Fuentes de la comisión han explicado que tanto Orriols como los diputados de Vox apelaron a la libertad de expresión para justificar sus intervenciones, aunque sostienen que ese derecho debe ser compatible con el cumplimiento del Código de Conducta parlamentario. En el caso de Orriols, consideran que la reiteración de las alusiones personales a Driouech impide ampararlas exclusivamente bajo ese principio. Asimismo, recordaron a los grupos parlamentarios que, si consideran que determinadas manifestaciones pueden constituir delitos de odio, tienen la posibilidad de poner los hechos en conocimiento del Ministerio Fiscal.

La decisión definitiva corresponde ahora a la Mesa del Parlament, que deberá pronunciarse sobre la propuesta de la comisión. Si considera acreditada la infracción, podrá imponer una amonestación pública o una multa de entre 600 y 12.000 euros. Una vez notificada la sanción, los diputados dispondrán de cinco días para solicitar su reconsideración mediante un escrito motivado, que la Mesa deberá resolver en un plazo máximo de quince días.

Además de cerrar estos expedientes, la Comisión del Estatuto del Diputado ha acordado incoar cuatro nuevos procedimientos disciplinarios.

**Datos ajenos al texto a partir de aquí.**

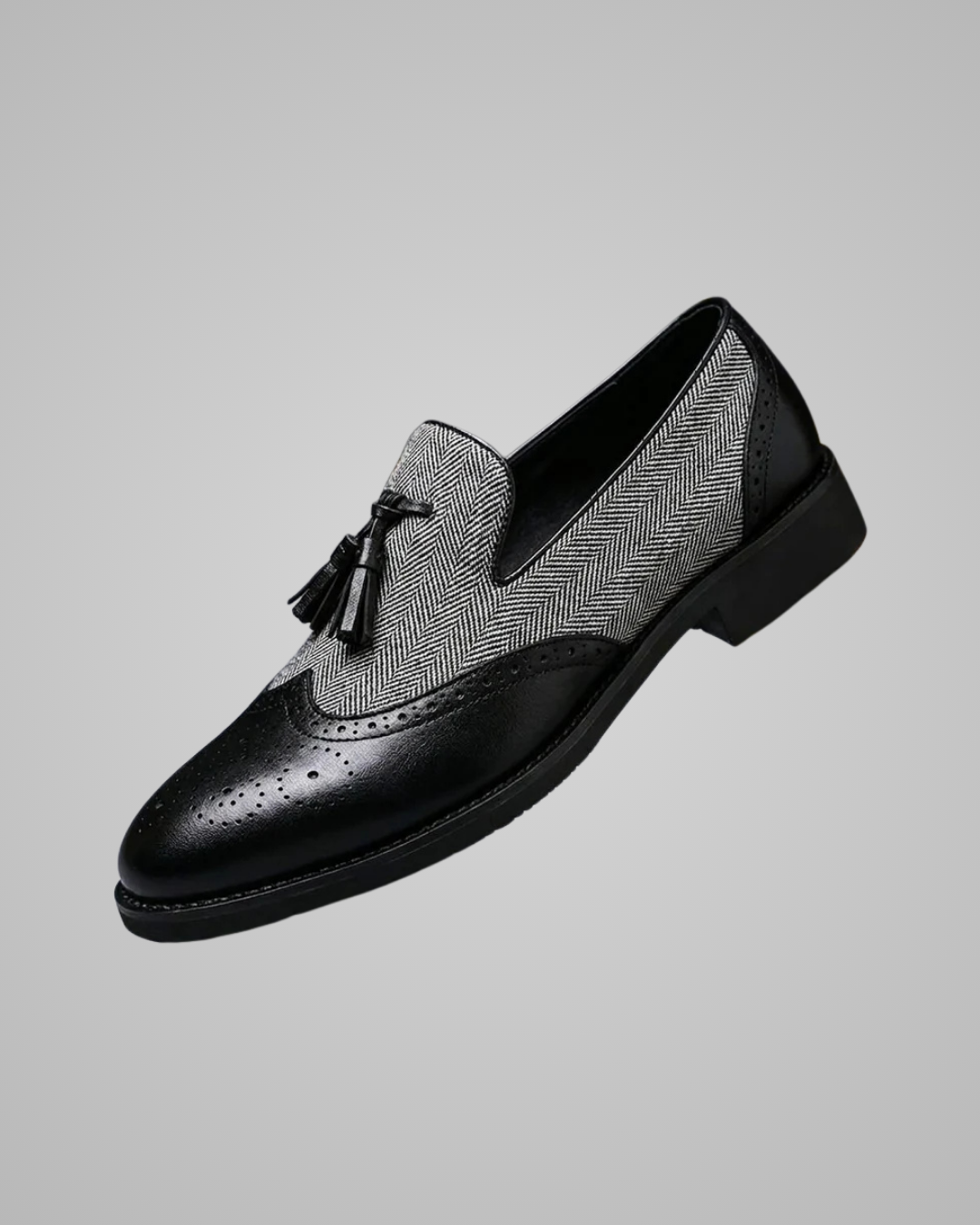 A men's slip-on wingtip shoe featuring a black leather toe cap with brogue perforations, a black leather heel, and a black-and-white herringbone patterned upper panel with a black tassel detail.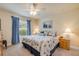 Bedroom featuring nautical decor, bright windows with blue curtains, and cozy carpet for a serene retreat at 406 Phillips Creek Ln, New Smyrna Beach, FL 32168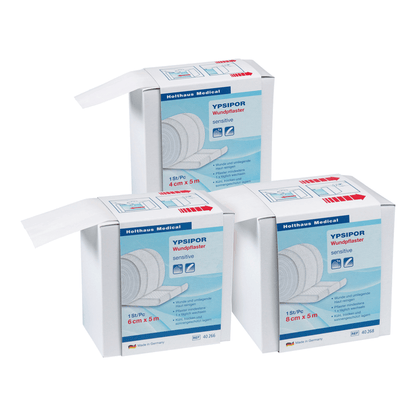 Três caixas de pensos Holthaus Ypsipor, pensos de tecido não tecido da Holthaus Medical GmbH & Co. KG são exibidas sobre um fundo branco. Cada caixa contém 18 peças de pensos de tecido não tecido amigáveis para a pele, com as dimensões de 6 cm x 5 m. A embalagem predominantemente branca apresenta acentos azuis e vermelhos e é perfeita para artigos de primeiros socorros.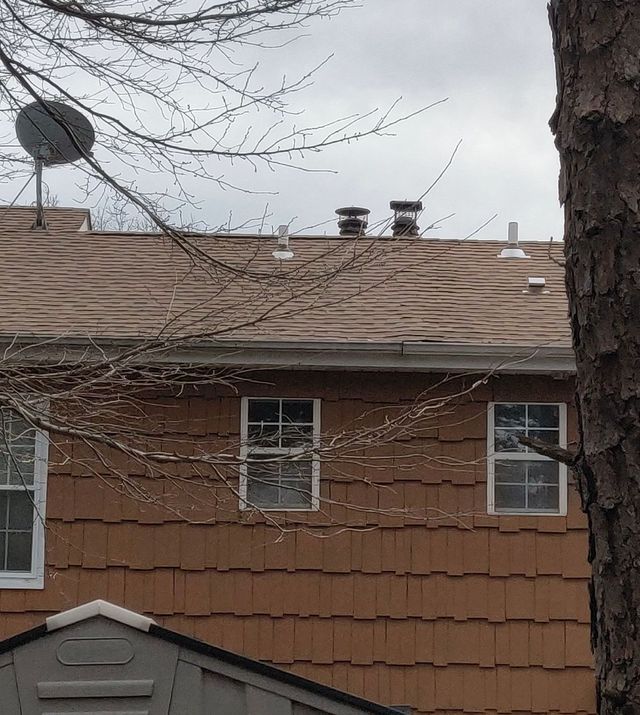 A house with a satellite dish on the roof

El primero afecta al diputado de Vox Alberto Tarradas por unas declaraciones realizadas en abril tras defender los cánticos de “Musulmán el que no bote” durante el partido entre España y Egipto. En aquella intervención afirmó que “si la señora Najat Driouech decide no botar, pues no pasa nada; no la vamos a deportar por eso, por lo menos de momento”, unas palabras de las que posteriormente se disculpó.

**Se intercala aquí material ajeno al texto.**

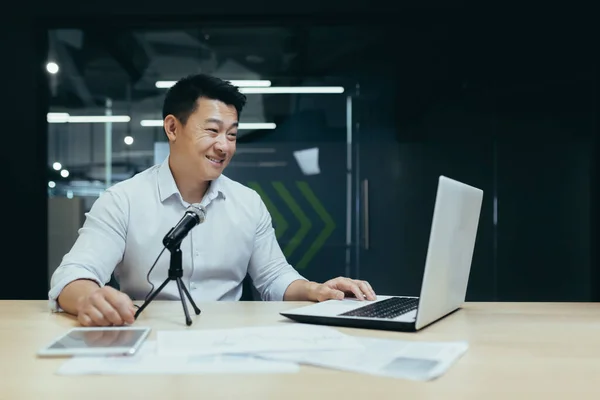 Business coach recording audio podcast, man working in office using professional microphone and laptop to record online stream, radio and podcast, Asian successful businessman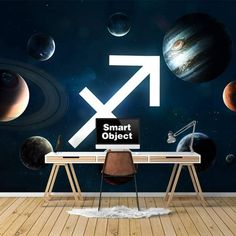 a desk with a computer on it in front of planets and the word smart object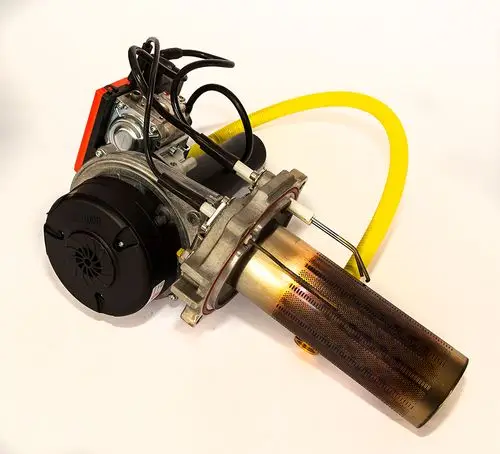 Brenner von Daikin mit einem zylindrischen Gehäuse, mehreren Anschlüssen und einem langen Auspuffrohr, das eine bearbeitete Metalloberfläche aufweist.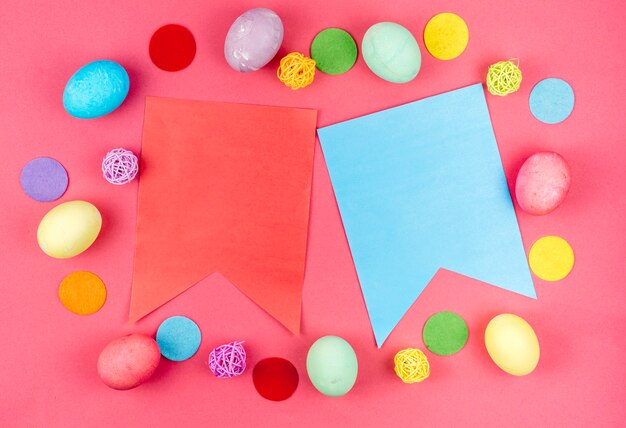 Easter eggs with paper flags on table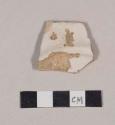 Undecorated whiteware base sherd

El segundo expediente se dirige contra el diputado de Vox Rafael Villafranca por llamar “delincuentes” a diputados de la CUP durante un pleno. El tercero vuelve a afectar a Júlia Calvet por unas manifestaciones en las que criticó el multiculturalismo y aseguró que lo que algunos denominan “racismo suele ser la reacción lógica de un pueblo que ve cómo se degradan sus barrios”, entre otras afirmaciones. El cuarto procedimiento se ha abierto contra la diputada de Vox María García Fuster por llamar “asesino” al expresidente de la Generalitat Lluís Companys.